Weber will be watching that, too.
“It’s got where it is not uncommon for irrigated land to be above $10,000 an acre, especially if it’s an area where specialty crops can be grown,” he said.
Land prices in dryland areas are harder to forecast because of regional variability, Weber added.
“My expectation is that relative to yield and productivity, once you get away from the more central areas, land is cheaper because there is less competitive demand for it,” he said.
Lending rates will also continue to play a big role.
The Bank of Canada says it plans to keep interest rates low for the rest of the year, but rising bond yields — fuelled in part by fears of rising inflation — may disrupt that plan.

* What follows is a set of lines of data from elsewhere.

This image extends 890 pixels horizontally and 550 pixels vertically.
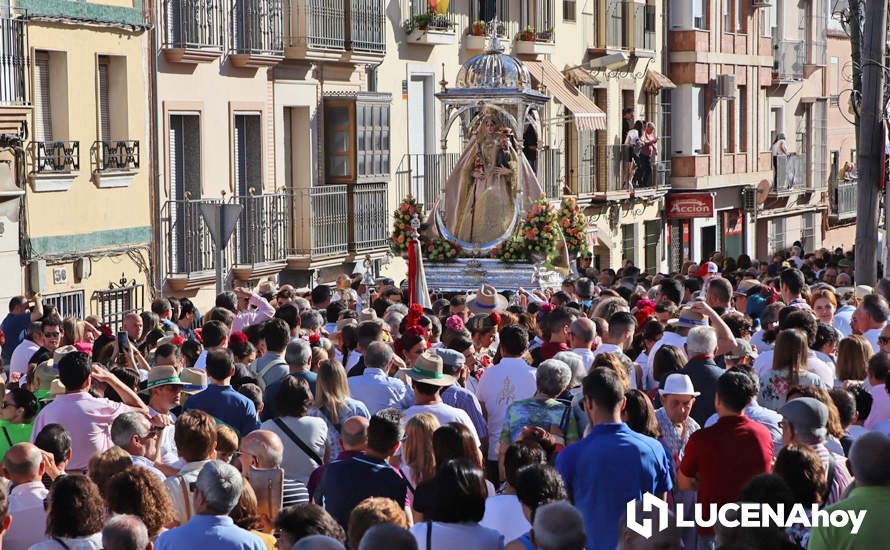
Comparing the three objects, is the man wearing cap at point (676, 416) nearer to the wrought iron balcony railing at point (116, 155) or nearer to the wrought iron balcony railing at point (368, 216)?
the wrought iron balcony railing at point (116, 155)

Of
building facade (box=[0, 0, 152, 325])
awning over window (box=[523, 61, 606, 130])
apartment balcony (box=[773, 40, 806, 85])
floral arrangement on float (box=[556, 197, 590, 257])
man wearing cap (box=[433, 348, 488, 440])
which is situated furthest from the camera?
apartment balcony (box=[773, 40, 806, 85])

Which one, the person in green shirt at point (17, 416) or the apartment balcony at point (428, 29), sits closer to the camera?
the person in green shirt at point (17, 416)

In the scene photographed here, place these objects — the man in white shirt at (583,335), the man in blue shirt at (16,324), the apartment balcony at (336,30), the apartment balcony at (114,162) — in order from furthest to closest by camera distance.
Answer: the apartment balcony at (336,30) < the apartment balcony at (114,162) < the man in blue shirt at (16,324) < the man in white shirt at (583,335)

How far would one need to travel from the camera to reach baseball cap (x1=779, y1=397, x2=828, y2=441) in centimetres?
783

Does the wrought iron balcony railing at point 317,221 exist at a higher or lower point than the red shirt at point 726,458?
higher

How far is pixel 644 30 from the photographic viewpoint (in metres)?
37.5

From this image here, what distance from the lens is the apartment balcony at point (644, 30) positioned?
1457 inches

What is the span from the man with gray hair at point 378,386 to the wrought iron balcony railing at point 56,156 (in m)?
9.74

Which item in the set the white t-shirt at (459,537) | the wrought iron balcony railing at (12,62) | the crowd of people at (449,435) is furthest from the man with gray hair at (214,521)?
the wrought iron balcony railing at (12,62)

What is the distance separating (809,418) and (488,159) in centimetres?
1451

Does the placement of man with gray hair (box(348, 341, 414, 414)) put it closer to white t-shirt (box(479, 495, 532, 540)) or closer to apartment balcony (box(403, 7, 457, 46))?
white t-shirt (box(479, 495, 532, 540))

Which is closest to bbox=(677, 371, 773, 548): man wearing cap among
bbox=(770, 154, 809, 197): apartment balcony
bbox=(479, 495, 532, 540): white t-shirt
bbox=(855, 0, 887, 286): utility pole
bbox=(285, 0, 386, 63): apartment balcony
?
bbox=(479, 495, 532, 540): white t-shirt

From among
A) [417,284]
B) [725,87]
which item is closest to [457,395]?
[417,284]

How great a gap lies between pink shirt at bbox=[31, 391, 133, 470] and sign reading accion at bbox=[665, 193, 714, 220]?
30.8 meters
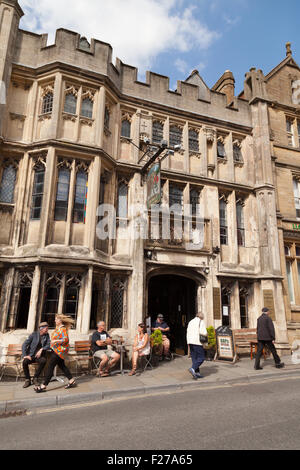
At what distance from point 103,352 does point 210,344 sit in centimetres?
424

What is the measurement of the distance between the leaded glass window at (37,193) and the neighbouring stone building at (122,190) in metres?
0.04

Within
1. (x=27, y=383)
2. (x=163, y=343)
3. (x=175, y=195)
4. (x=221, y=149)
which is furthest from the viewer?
(x=221, y=149)

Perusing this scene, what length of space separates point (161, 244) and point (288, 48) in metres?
13.9

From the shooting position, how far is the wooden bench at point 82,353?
8.32 m

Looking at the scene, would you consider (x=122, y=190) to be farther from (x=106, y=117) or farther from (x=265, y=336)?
(x=265, y=336)

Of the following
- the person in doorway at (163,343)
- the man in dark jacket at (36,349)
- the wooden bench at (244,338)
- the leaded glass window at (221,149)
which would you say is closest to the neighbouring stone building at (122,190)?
the leaded glass window at (221,149)

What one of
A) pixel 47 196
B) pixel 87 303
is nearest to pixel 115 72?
pixel 47 196

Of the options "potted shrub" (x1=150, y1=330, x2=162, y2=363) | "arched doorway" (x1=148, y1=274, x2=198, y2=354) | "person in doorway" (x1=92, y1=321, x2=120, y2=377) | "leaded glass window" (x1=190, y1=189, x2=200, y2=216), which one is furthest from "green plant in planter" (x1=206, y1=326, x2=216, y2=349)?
"leaded glass window" (x1=190, y1=189, x2=200, y2=216)

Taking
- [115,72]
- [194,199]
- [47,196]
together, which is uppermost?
[115,72]

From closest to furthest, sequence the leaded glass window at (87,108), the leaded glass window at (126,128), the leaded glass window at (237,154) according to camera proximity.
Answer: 1. the leaded glass window at (87,108)
2. the leaded glass window at (126,128)
3. the leaded glass window at (237,154)

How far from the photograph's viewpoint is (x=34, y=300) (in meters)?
8.59

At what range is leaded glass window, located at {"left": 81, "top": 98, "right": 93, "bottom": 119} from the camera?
→ 1086 cm

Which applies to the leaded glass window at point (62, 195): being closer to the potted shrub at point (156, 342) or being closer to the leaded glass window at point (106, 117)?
the leaded glass window at point (106, 117)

“Financial markets are now actually suggesting that a rate increase by the Bank of Canada is going to come up in 2022 — we’re not going to have to wait until 2023,” said Gervais. “It might be as early as mid-2022.”
But whether rates start climbing this year or next, farmers need to keep a close watch, he said.
“That’s an assessment that every operation needs to undertake and say, ‘What kind of financial risk am I exposed to?’”
The last Canadian census of agriculture was done in 2016, so Farm Credit Canada doesn’t have a lot of information on who is buying land, Gervais added.
While there are some new entrants in farming, it seems to be that larger enterprises are growing while the number of medium-size ones is shrinking, he said.
“There are a lot of smaller farms and a lot of bigger farms, and right in the middle is where they are losing,” said Gervais.